*Your task*. Please return the passage of the Christmas post below word for word, starting with "I was raised" and going on through "the living God.".

*Document*.
◇ ◇ ◇ ◇ ◇ ◇ ◇
Christmas madness?

I did some copying work for my 5th grader's teachers today, and then ate lunch with both my boys. On my way out the building a woman who has worked as a crossing guard there for a long time greeted me and threw in, "All the Christmas madness got to you yet?"

My response was, "No.  Actually, there is no Christmas madness in my house at all!"  She looked at me a little surprised.  Maybe she thought I was one of those religious people that doesn't celebrate holidays, or maybe I was just a scrooge.

"Actually, Christmas is a very sacred and happy time in my house.  I love Christmas!"  She gave me a look of curious acceptance with eyebrows raised and bid me a good day.

Christmas is the beginning of Easter for me.  It's the beginning of an exceedingly special time of celebrating the meaning, the goal, the redemption..the story of life.

I was raised in a church system that threw the baby of worship out with the dirty bathwater of meaningless rituals.  No doubt, worship happens, or can happen on any day, at any time of the day, not just on special days or holidays or Sundays or quiet times of "devotion".  Just the same, setting aside the "normal" things of life that can be (and oh that they would be) worship-filled, to observe a tradition or ritual or ceremony or dedicated, special activity which focuses one's attention on the beauty and truth of Christ is equally right and good and, I say, needed for a vibrant relationship with the living God.

My dad was not one to really celebrate any holiday growing up.  I understand, he was a broke log-truck driver with a family of 5 to feed.  Couldn't see much use in spending money on Christmas "stuff" and un-needed toys when there was concern about where the money for the groceries would come from during the layoff season in winter.  His logic and duty-driven work ethic permeates my thinking today, and I thank him for the help it gives me in not being attached to stuff.  But when it comes to worship- the expression of adoration of God with my life- duty is a blasphemous kill-joy and relationship killer. And logic does not negate the need for celebratory worship, if anything, logic demands it.  The most logical thing I could do in light of the wonders of the living God is celebrate him with my life, on special days and every day.

I'm reading Desiring God right now and Piper is expressing for me something I have not known how to express:
If I take my wife out for the evening on our anniversary and she asks me, "Why do you do this?" the answer that honors her most is, "Because nothing makes me happier tonight that to be with you."
◇ ◇ ◇ ◇ ◇ ◇ ◇
*Information shown*.
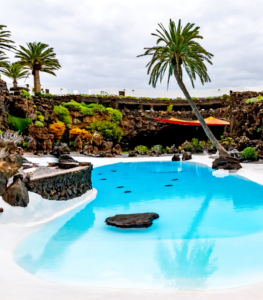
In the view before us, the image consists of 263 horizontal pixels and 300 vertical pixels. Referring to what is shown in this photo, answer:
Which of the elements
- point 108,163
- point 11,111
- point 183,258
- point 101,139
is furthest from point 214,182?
point 11,111

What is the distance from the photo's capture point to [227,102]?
36.9 m

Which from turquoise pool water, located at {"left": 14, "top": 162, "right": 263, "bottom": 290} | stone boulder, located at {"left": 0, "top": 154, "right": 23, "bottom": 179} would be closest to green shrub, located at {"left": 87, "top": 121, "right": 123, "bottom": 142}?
turquoise pool water, located at {"left": 14, "top": 162, "right": 263, "bottom": 290}

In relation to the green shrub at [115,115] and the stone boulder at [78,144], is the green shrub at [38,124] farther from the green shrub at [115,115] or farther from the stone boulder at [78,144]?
the green shrub at [115,115]

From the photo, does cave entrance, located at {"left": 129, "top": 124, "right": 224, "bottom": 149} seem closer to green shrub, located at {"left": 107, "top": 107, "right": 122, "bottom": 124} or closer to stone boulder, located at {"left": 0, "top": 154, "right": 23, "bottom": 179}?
green shrub, located at {"left": 107, "top": 107, "right": 122, "bottom": 124}

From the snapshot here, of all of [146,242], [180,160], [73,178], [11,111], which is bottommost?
[180,160]

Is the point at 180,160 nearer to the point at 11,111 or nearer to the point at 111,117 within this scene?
the point at 111,117

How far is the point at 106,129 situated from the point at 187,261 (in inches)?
991

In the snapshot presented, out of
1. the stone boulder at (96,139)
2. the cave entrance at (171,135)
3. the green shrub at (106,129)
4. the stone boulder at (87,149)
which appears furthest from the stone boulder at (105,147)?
the cave entrance at (171,135)

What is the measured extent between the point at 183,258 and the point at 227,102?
35.8 meters

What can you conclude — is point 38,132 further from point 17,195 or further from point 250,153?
point 17,195

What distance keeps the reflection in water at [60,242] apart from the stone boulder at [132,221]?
64 cm

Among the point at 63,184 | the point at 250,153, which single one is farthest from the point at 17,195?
the point at 250,153

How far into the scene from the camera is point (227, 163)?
624 inches

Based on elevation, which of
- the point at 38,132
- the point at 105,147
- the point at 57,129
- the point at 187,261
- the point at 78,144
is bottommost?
the point at 105,147
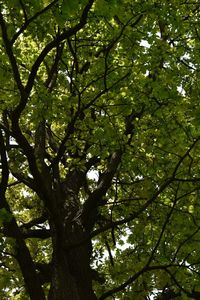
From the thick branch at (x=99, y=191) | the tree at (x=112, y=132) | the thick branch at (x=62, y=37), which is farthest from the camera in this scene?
the thick branch at (x=99, y=191)

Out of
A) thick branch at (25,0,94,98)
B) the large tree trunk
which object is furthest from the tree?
thick branch at (25,0,94,98)

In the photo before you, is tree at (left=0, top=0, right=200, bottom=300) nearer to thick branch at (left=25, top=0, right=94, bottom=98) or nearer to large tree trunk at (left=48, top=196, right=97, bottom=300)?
large tree trunk at (left=48, top=196, right=97, bottom=300)

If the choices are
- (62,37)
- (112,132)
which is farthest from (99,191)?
(62,37)

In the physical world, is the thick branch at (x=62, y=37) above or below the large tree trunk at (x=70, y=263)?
above

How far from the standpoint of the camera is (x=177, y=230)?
955 cm

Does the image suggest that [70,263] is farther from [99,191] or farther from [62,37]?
[62,37]

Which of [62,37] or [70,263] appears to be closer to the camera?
[62,37]

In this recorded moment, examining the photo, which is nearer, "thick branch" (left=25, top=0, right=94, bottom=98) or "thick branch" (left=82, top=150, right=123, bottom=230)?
"thick branch" (left=25, top=0, right=94, bottom=98)

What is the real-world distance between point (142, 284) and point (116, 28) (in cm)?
689

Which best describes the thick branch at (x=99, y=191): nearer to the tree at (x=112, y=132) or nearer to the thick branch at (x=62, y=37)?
the tree at (x=112, y=132)

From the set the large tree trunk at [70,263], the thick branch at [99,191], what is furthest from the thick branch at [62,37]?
the thick branch at [99,191]

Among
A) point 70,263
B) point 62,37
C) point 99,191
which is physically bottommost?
point 70,263

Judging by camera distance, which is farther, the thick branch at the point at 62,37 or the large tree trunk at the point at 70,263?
the large tree trunk at the point at 70,263

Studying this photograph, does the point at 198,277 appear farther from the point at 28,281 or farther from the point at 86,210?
the point at 28,281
◇ ◇ ◇ ◇ ◇ ◇ ◇
*The result*.
I was raised in a church system that threw the baby of worship out with the dirty bathwater of meaningless rituals.  No doubt, worship happens, or can happen on any day, at any time of the day, not just on special days or holidays or Sundays or quiet times of "devotion".  Just the same, setting aside the "normal" things of life that can be (and oh that they would be) worship-filled, to observe a tradition or ritual or ceremony or dedicated, special activity which focuses one's attention on the beauty and truth of Christ is equally right and good and, I say, needed for a vibrant relationship with the living God.